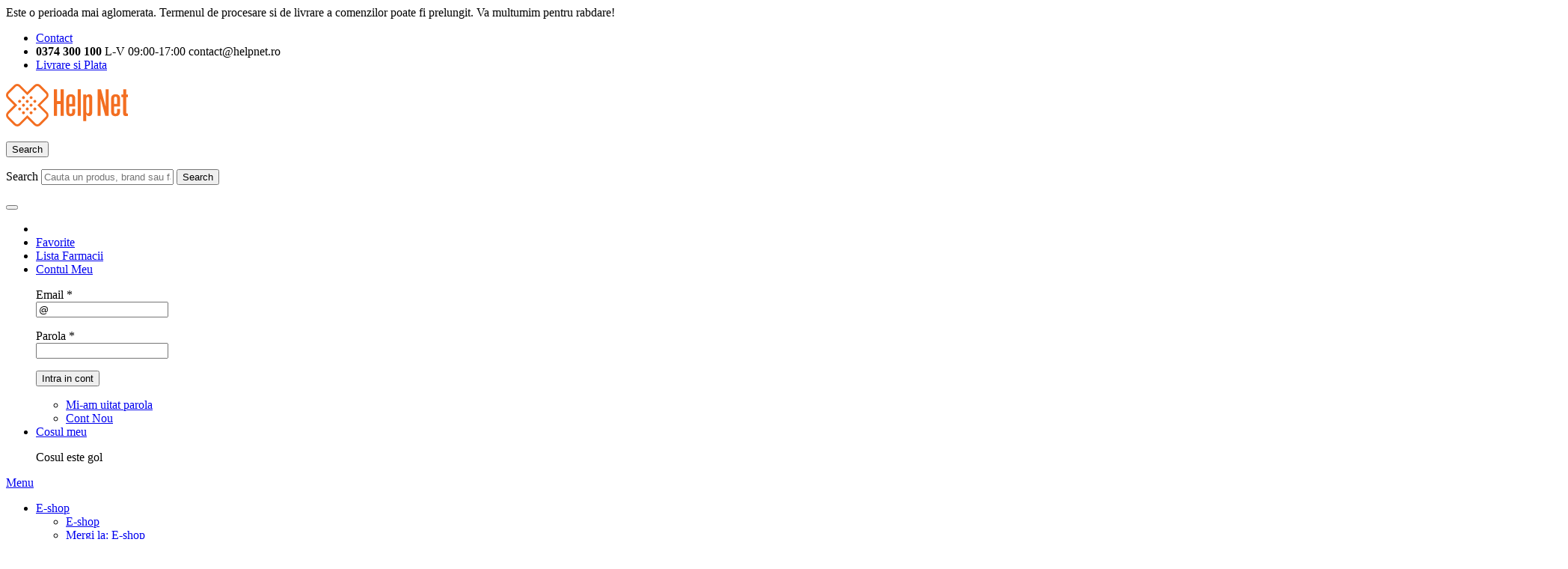

--- FILE ---
content_type: image/svg+xml
request_url: https://www.helpnet.ro/img/faq-icon.svg?version=25a0e0c3e46af99a18b957f741cf6b4fd2a8c1b7
body_size: 16878
content:
<svg version="1.2" xmlns="http://www.w3.org/2000/svg" viewBox="0 0 2048 2048" width="2048" height="2048">
	<title>faq-icon</title>
	<defs>
		<image  width="1430" height="1431" id="img1" href="[data-uri]"/>
	</defs>
	<style>
	</style>
	<use id="Layer 1" href="#img1" x="322" y="244"/>
</svg>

────────

- **Requirement**: From the data, collect all lines where the string "height" appears.

- **Solution to the problem**:
<svg version="1.2" xmlns="http://www.w3.org/2000/svg" viewBox="0 0 2048 2048" width="2048" height="2048">
		<image  width="1430" height="1431" id="img1" href="[data-uri]"/>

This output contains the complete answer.